ADB Approves $950,000 for AI Health Projects in Pakistan, Bangladesh, Indonesia

The Asian Development Bank (ADB) has approved $950,000 in regional technical assistance to support the adoption of artificial intelligence in the healthcare sectors of Pakistan, Bangladesh, and Indonesia.

The initiative will assess AI applications across health promotion, screening, diagnosis, and treatment, while developing structured roadmaps for responsible AI adoption. It will also help participating countries design governance frameworks addressing validation standards, data privacy safeguards, algorithmic bias mitigation, and post-market monitoring.

Three Focus Areas

The programme targets three key AI categories:

  • Clinical AI: AI-assisted point-of-care diagnosis and treatment using image processing and pattern recognition.
  • Healthcare Management AI: Tools to streamline appointments, consultations, prescriptions, follow-ups, and administrative processes, improving patient flow and reducing health worker burnout.
  • Generative AI and AI Agents: Applications supporting telemedicine, medical education, and remote learning in underserved areas.

ADB noted that AI technologies — including big data analytics, deep learning, natural language processing, and robotics — have the potential to enhance diagnostics, treatment accuracy, drug discovery, personalised medicine, and health system efficiency. Administrative tasks such as record-keeping and claims monitoring may also benefit from automation.

Building Domestic AI Ecosystems

Beyond piloting use cases, the assistance will survey available AI tools, provide technical guidance, and support the development of domestic AI ecosystems. This includes strengthening research capacity, enabling technology transfer, supporting commercialisation, and improving procurement frameworks.

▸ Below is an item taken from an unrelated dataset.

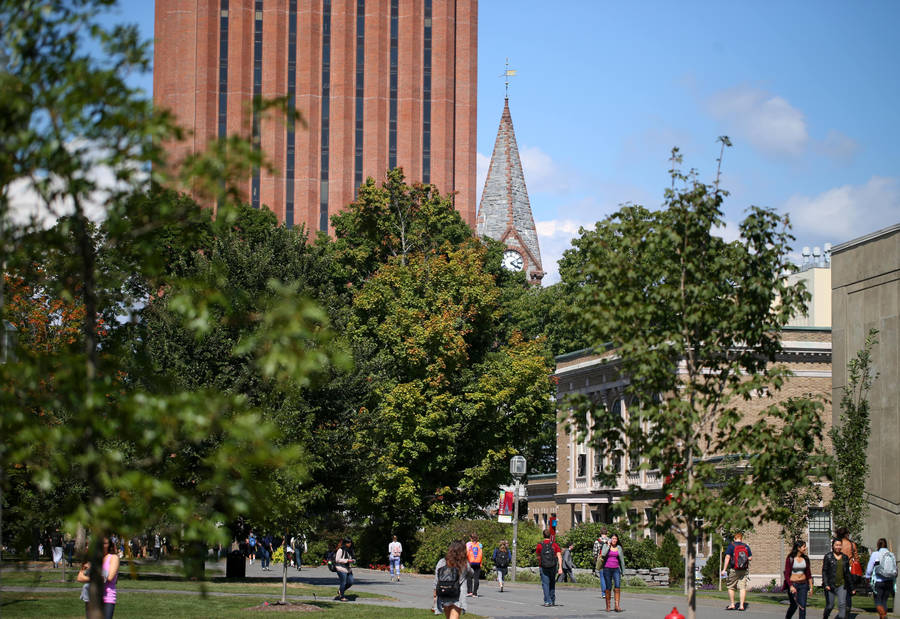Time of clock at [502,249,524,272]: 4:10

Addressing Structural Challenges

ADB highlighted broader systemic constraints facing member countries, including infrastructure gaps, equipment bottlenecks, uneven distribution of skilled health workers, limited training budgets, rising healthcare costs, and fragmented digital health systems.

Geopolitical tensions, economic uncertainty, and shifts in global health aid flows have further constrained healthcare investment, increasing the urgency for efficiency-driven innovation.

The programme aims to position AI not just as a technology upgrade, but as a structural enabler of more efficient, equitable, and resilient healthcare systems across the region.